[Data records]
____

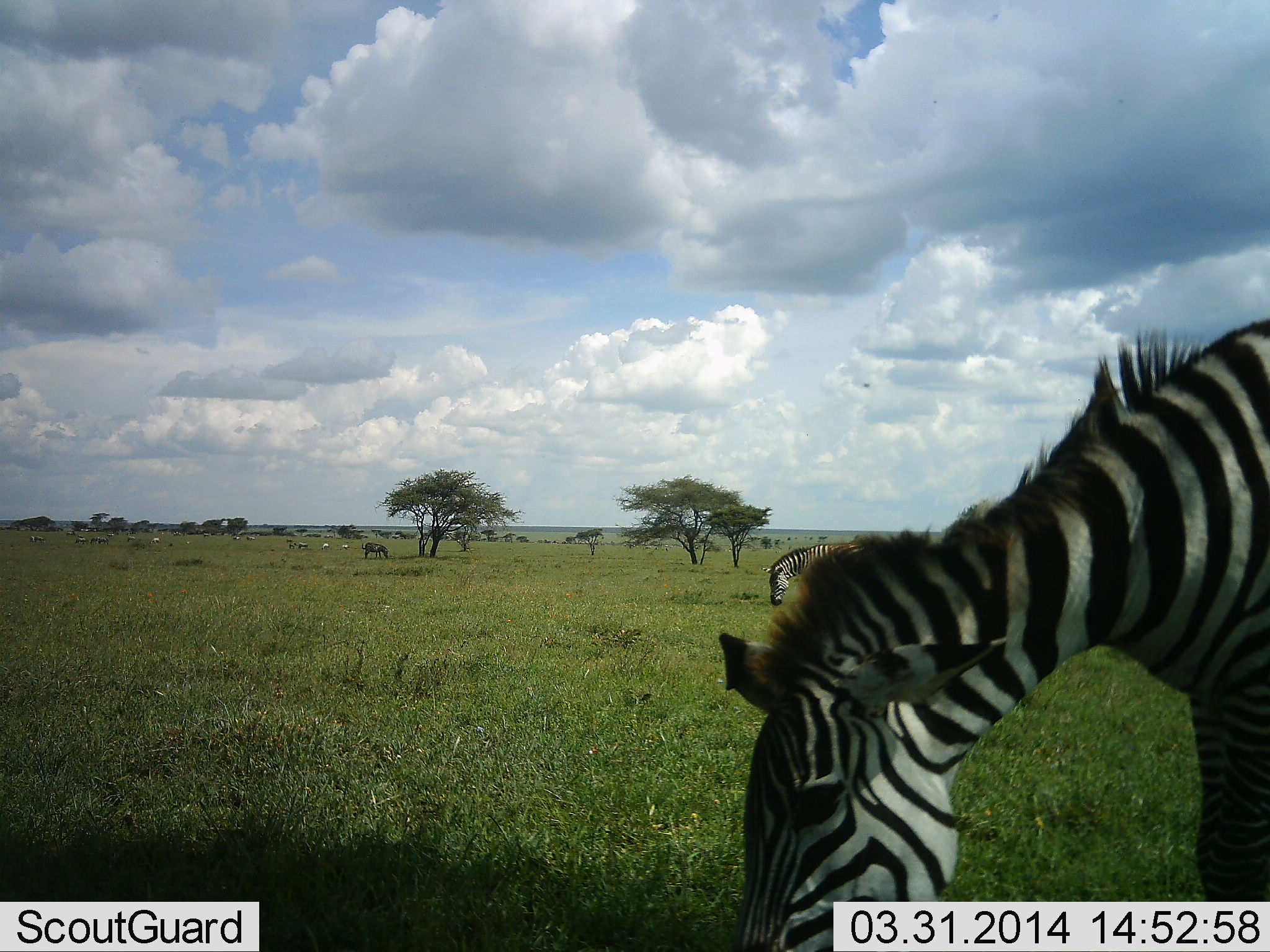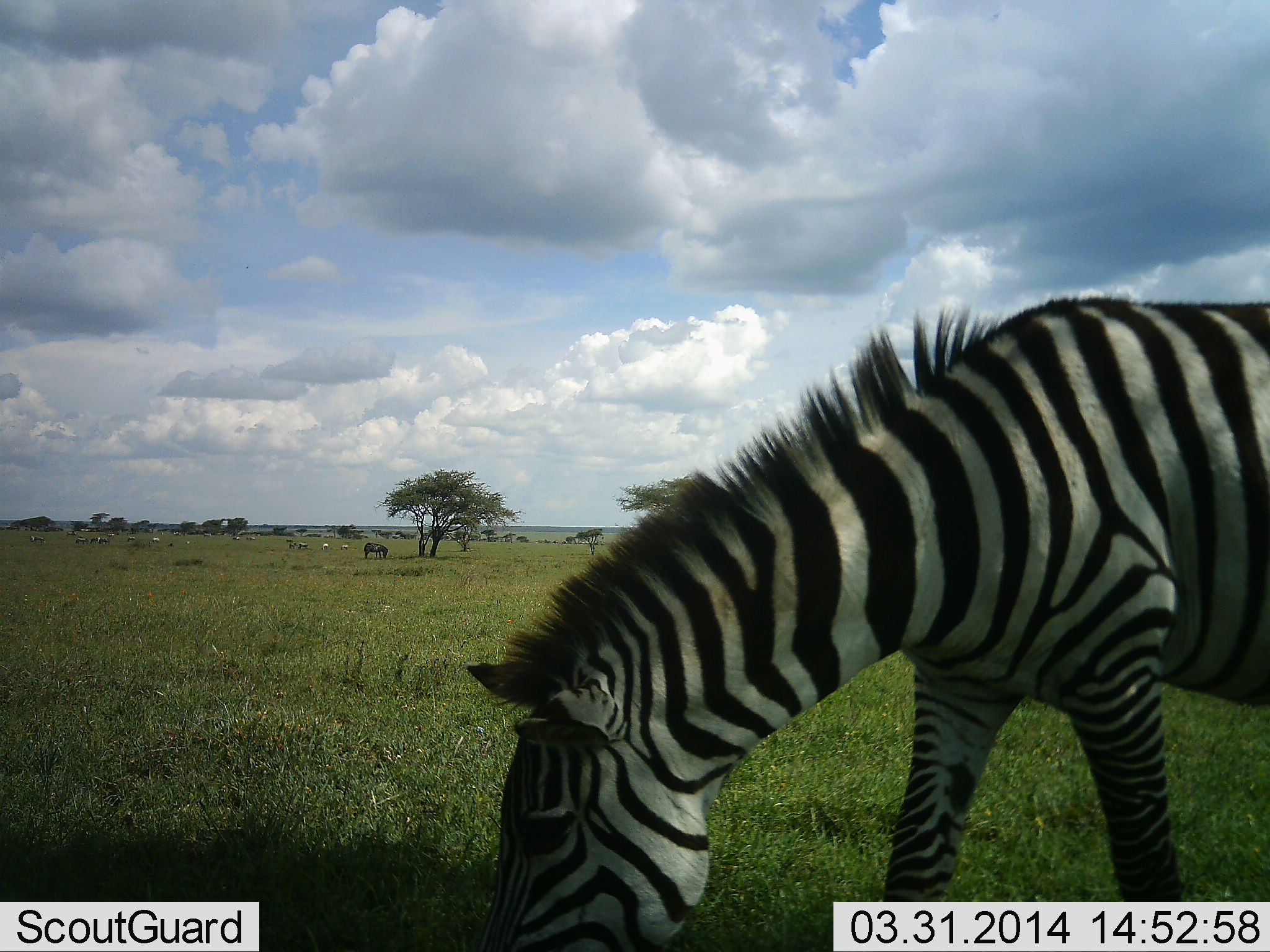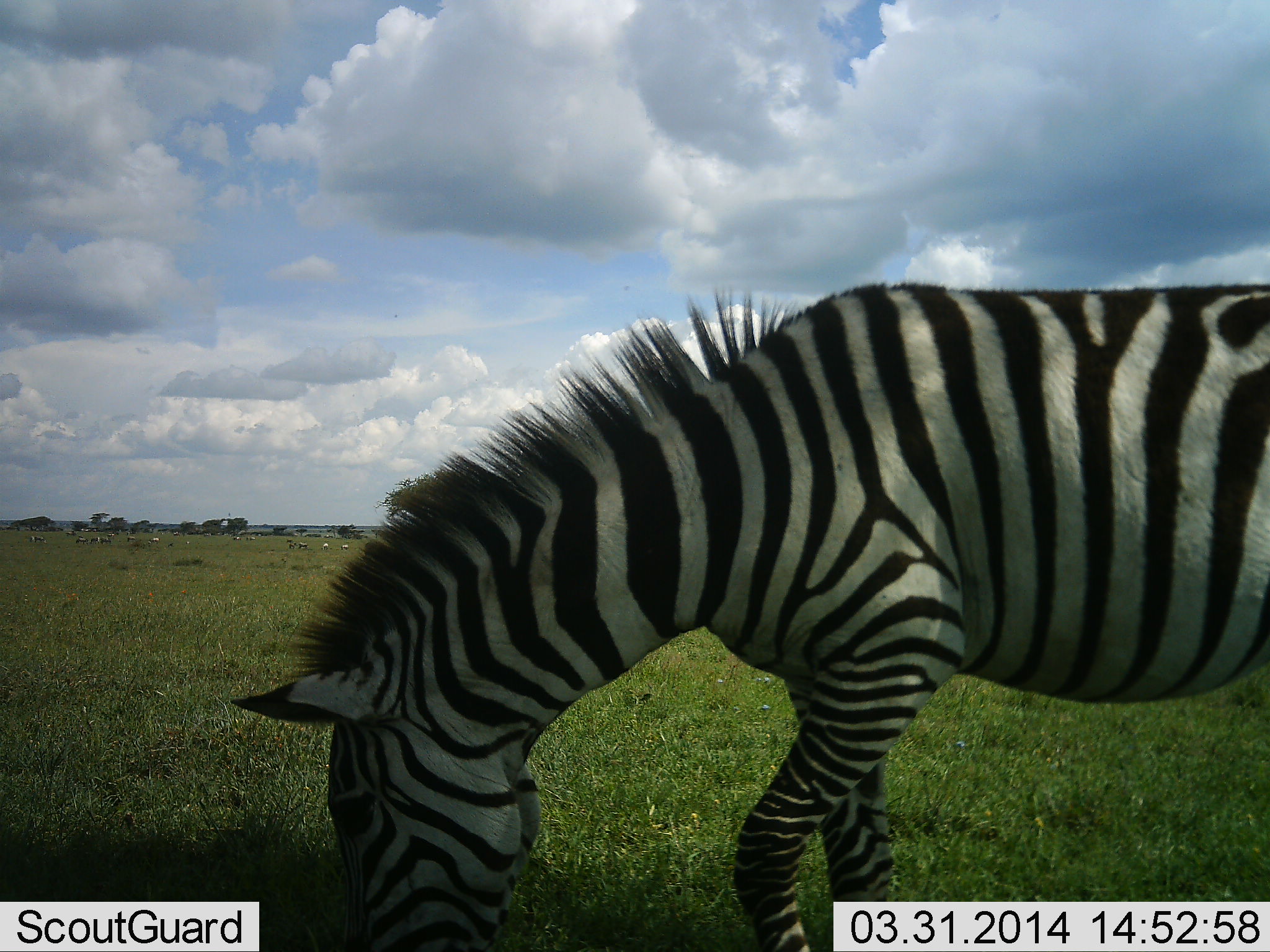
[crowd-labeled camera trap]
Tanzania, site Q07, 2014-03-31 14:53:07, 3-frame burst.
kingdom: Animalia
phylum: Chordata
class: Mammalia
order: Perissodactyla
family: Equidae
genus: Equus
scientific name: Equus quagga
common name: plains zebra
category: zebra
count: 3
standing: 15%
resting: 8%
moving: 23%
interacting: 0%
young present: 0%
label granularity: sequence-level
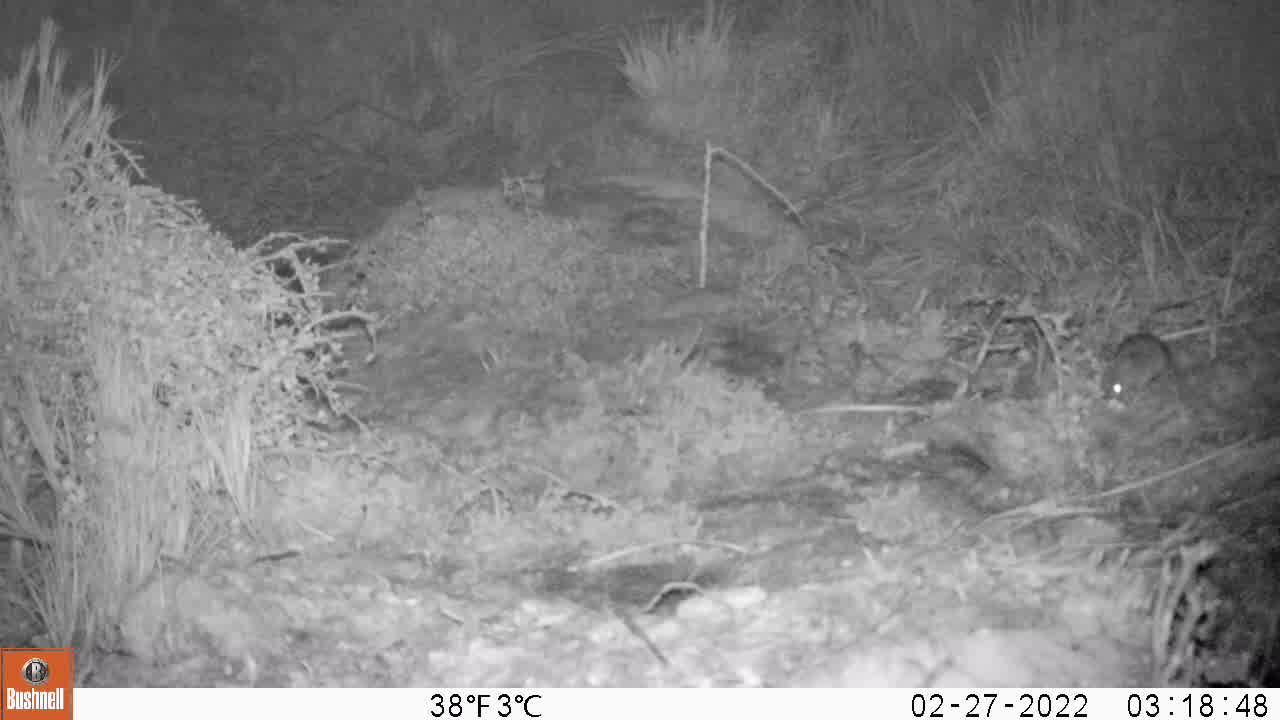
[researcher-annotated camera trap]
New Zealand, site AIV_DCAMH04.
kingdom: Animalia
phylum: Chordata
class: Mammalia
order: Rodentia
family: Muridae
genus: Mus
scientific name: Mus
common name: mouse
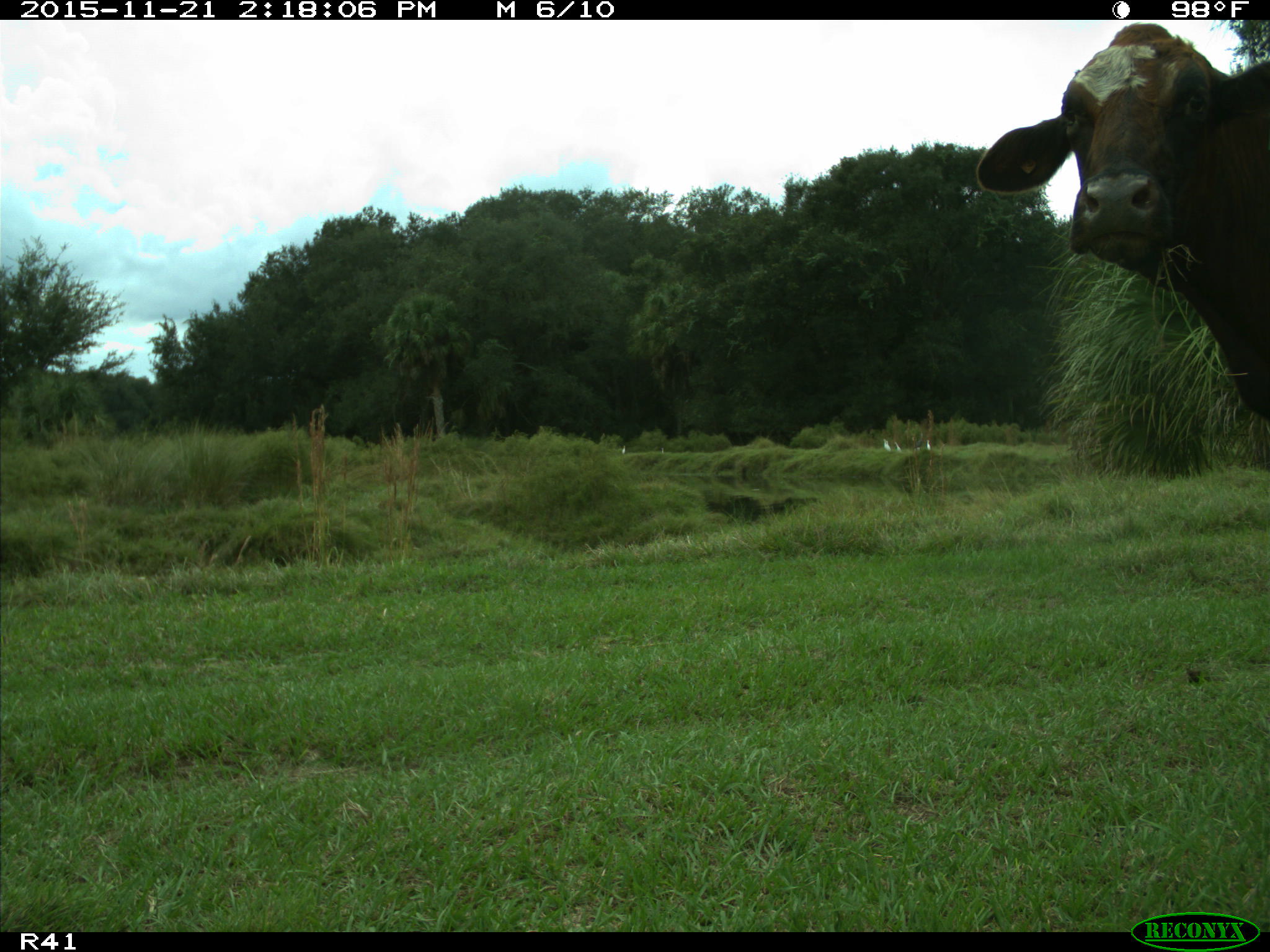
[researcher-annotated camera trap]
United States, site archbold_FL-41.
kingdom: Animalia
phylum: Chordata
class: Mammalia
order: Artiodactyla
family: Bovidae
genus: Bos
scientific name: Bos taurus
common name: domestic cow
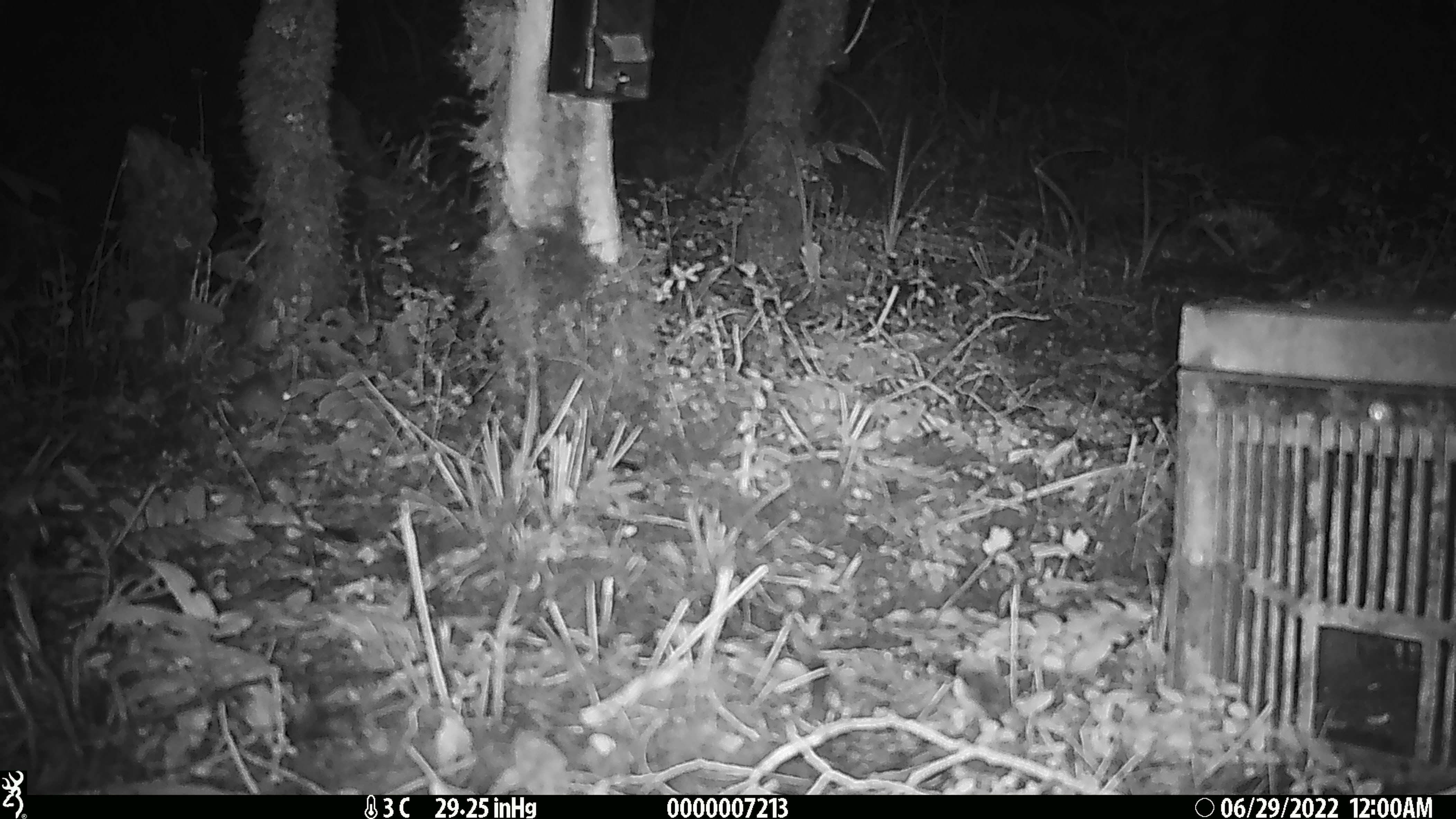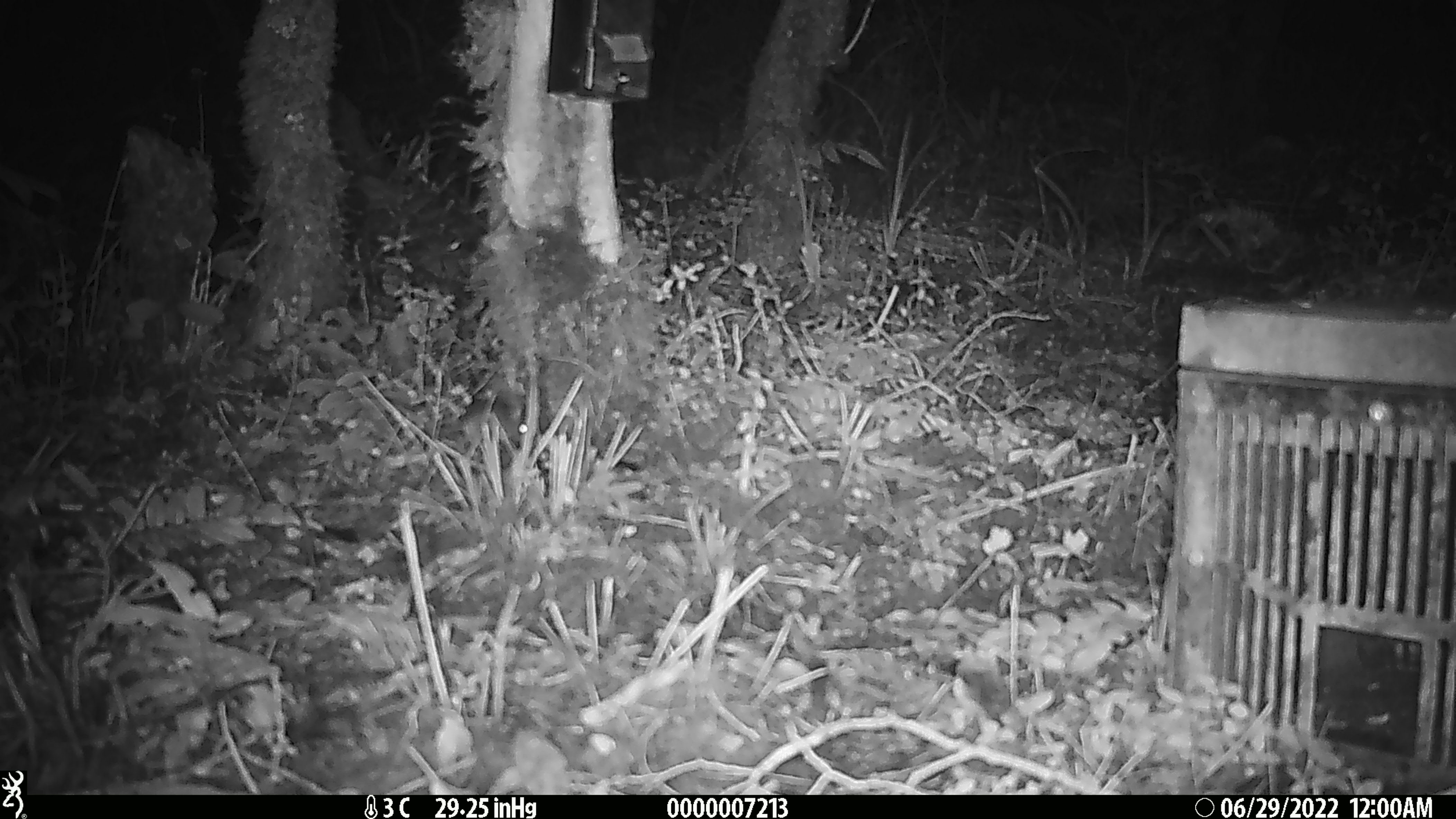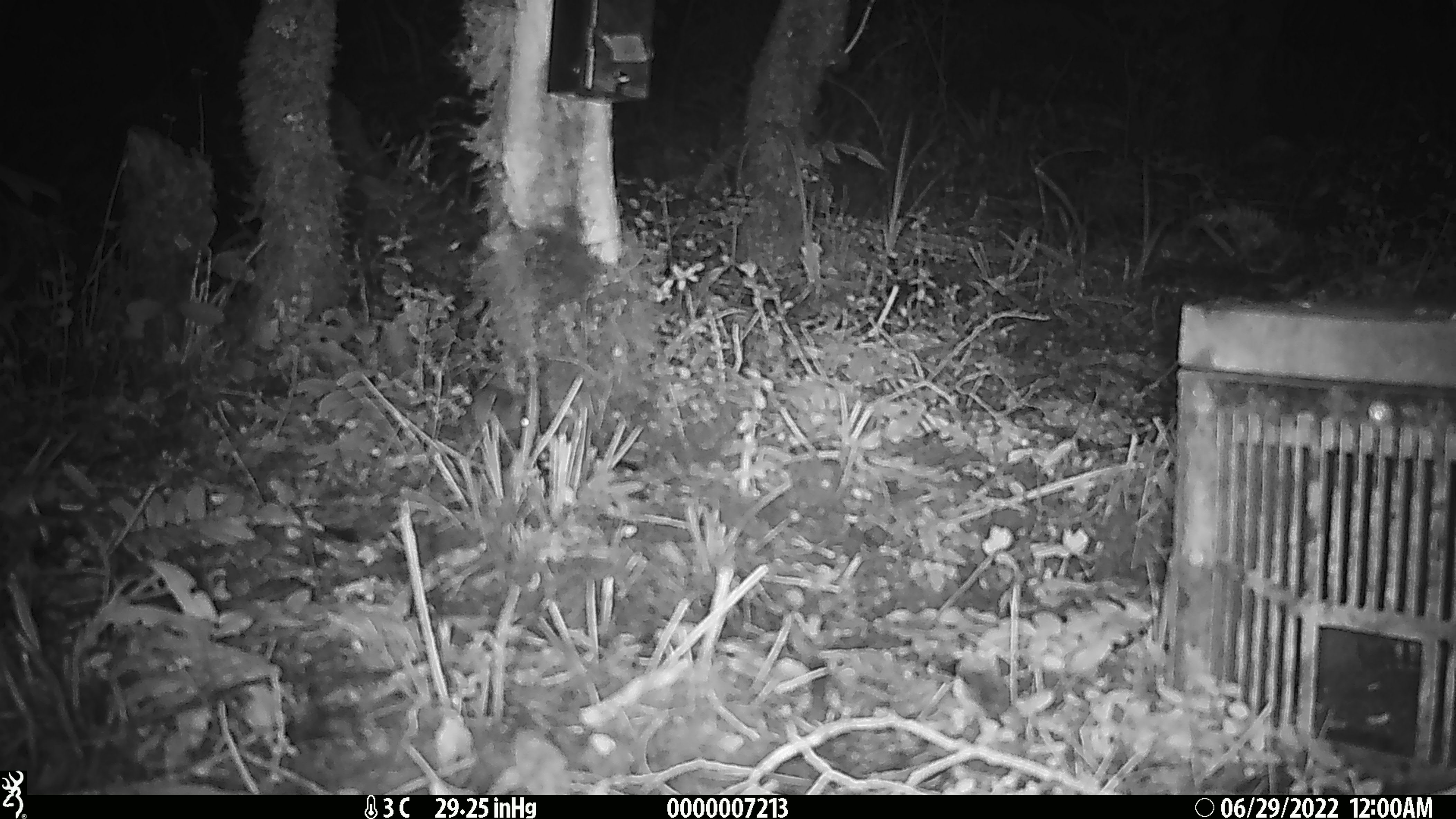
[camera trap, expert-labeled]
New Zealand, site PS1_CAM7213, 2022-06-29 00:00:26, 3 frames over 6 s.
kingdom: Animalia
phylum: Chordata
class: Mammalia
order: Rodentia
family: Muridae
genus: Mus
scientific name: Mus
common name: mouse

____

The required output is each record above, reproduced exactly, without its pictures.

[crowd-labeled camera trap]
Tanzania, site Q07, 2014-03-31 14:53:07, 3-frame burst.
kingdom: Animalia
phylum: Chordata
class: Mammalia
order: Perissodactyla
family: Equidae
genus: Equus
scientific name: Equus quagga
common name: plains zebra
category: zebra
count: 3
standing: 15%
resting: 8%
moving: 23%
interacting: 0%
young present: 0%
label granularity: sequence-level
[researcher-annotated camera trap]
New Zealand, site AIV_DCAMH04.
kingdom: Animalia
phylum: Chordata
class: Mammalia
order: Rodentia
family: Muridae
genus: Mus
scientific name: Mus
common name: mouse
[researcher-annotated camera trap]
United States, site archbold_FL-41.
kingdom: Animalia
phylum: Chordata
class: Mammalia
order: Artiodactyla
family: Bovidae
genus: Bos
scientific name: Bos taurus
common name: domestic cow
[camera trap, expert-labeled]
New Zealand, site PS1_CAM7213, 2022-06-29 00:00:26, 3 frames over 6 s.
kingdom: Animalia
phylum: Chordata
class: Mammalia
order: Rodentia
family: Muridae
genus: Mus
scientific name: Mus
common name: mouse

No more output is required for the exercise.